Your instructions » Copy out, word for word, the lines of the items below, beginning at the line that has "What is the distance separating" and stopping after the line that has "7130 centimetres".

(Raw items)

=-=-=-=-=

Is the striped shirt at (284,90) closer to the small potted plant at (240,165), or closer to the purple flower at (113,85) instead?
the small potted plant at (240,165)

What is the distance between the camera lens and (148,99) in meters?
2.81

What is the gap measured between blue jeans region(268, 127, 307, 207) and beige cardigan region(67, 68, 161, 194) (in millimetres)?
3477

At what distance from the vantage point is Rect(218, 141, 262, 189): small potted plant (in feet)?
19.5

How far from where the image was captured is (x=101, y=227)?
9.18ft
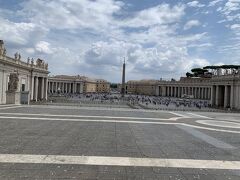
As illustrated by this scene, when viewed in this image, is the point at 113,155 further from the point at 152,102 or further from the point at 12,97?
the point at 152,102

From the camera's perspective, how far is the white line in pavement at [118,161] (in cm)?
1029

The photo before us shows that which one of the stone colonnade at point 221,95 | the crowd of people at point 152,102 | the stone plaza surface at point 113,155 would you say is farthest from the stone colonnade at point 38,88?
the stone plaza surface at point 113,155

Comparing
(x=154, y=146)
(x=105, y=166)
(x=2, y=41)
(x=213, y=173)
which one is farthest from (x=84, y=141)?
(x=2, y=41)

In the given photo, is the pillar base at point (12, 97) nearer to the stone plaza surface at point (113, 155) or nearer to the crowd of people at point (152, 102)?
the stone plaza surface at point (113, 155)

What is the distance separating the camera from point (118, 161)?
10.7 m

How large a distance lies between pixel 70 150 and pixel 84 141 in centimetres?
215

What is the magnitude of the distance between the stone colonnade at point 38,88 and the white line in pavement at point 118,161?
7130 centimetres

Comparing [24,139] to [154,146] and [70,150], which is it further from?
[154,146]

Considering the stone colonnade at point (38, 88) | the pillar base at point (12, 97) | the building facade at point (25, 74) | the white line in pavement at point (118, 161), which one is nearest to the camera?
the white line in pavement at point (118, 161)

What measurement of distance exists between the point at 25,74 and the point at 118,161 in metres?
66.8

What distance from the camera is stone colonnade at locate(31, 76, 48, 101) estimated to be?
266ft

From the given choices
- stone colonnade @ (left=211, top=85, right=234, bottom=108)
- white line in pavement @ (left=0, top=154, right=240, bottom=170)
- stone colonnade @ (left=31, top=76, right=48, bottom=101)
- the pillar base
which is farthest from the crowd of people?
white line in pavement @ (left=0, top=154, right=240, bottom=170)

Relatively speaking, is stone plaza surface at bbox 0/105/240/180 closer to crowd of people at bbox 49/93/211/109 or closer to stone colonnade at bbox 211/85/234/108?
crowd of people at bbox 49/93/211/109

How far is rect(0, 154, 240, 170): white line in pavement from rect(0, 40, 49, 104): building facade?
126ft
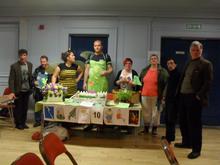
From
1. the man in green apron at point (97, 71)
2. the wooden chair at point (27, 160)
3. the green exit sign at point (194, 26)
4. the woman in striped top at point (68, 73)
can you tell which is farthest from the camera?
the green exit sign at point (194, 26)

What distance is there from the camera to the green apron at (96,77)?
541 centimetres

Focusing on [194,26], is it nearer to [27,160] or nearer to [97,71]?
[97,71]

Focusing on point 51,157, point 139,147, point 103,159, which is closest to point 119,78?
point 139,147

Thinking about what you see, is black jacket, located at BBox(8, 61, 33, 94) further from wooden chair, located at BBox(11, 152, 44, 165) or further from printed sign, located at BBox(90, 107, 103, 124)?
wooden chair, located at BBox(11, 152, 44, 165)

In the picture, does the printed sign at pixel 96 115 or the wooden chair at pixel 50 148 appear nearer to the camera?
the wooden chair at pixel 50 148

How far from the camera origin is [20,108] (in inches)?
214

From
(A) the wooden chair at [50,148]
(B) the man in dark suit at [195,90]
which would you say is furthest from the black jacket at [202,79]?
(A) the wooden chair at [50,148]

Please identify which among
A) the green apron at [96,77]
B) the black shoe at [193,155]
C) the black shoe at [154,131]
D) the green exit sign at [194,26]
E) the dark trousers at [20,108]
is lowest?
the black shoe at [193,155]

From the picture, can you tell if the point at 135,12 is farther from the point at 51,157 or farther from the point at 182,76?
the point at 51,157

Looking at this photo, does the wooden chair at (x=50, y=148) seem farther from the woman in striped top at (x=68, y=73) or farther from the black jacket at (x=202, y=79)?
the woman in striped top at (x=68, y=73)

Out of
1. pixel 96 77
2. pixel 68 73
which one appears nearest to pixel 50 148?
pixel 68 73

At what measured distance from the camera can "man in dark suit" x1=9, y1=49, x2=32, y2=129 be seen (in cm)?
532

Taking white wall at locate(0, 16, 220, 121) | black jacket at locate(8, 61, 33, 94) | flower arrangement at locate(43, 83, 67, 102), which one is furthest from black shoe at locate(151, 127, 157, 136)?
black jacket at locate(8, 61, 33, 94)

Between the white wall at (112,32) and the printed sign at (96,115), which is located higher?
the white wall at (112,32)
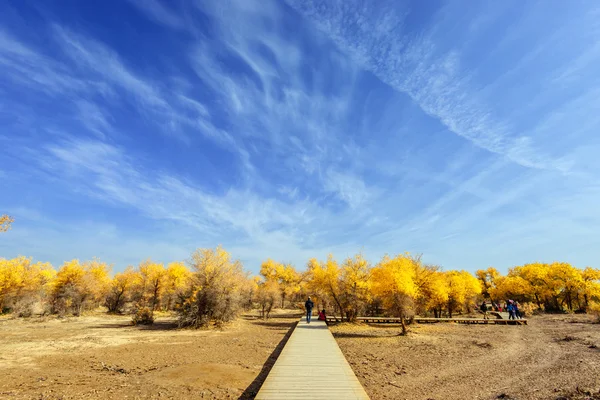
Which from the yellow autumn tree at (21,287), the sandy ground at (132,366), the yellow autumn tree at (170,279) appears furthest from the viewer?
the yellow autumn tree at (170,279)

=-=-=-=-=

Finished task »
What is the distance separating the camera from point (118, 161)?
10.7 m

How large a distance lies between pixel 70 150 and pixel 84 141 in centimetres?
215

What is the magnitude of the distance between the stone colonnade at point 38,88 and the white line in pavement at point 118,161?
7130 centimetres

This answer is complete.